Including the October 1944 bombing raid, the plant was bombed at least 8 times by the Allied air forces during WWII. In 2021, an unexploded 1,100 lb bomb was discovered at a construction site near the old factory and was safely removed.

On May 8, 1945, American troops of the 259th Infantry Regiment of Major General Stanley Eric Reinhart's 65th Infantry Division occupied the city liberating the Nibelungenwerk's French and Soviet prisoners of war and Czech forced labourers.

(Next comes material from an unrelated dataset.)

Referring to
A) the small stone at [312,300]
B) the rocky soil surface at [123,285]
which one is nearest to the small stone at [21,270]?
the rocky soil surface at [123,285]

After the Red Army occupied the factory on May 9, 1945, production continued on a small scale, so that some Panzer IVs could be made available for the victory parade in Moscow.

==The Nibelungenwerk after the war==

The former supplier company Eisenwerke Oberdonau is today the most important steel factory in Austria and belongs to Voestalpine.

After the State Treaty in 1955, the Republic of Austria took over the Nibelungenwerk. In 1957, the plant was incorporated into Steyr-Daimler-Puch and in 1974 the entire tractor assembly of the Steyr group was transferred to the site.

Today, the former Nibelungenwerk and the associated grounds belong to the Canadian automotive supplier Magna International. The agricultural machinery manufacturer CNH Global has its European headquarters in St. Valentin and uses three former Nibelungenwerk halls for the production of tractor cabins. The former Nibelungenwerk's entrance building and canteen are still in use, and the hall located to the east is used by Magna International for the production of vehicle components. The former tank testing site is also owned by Magna International.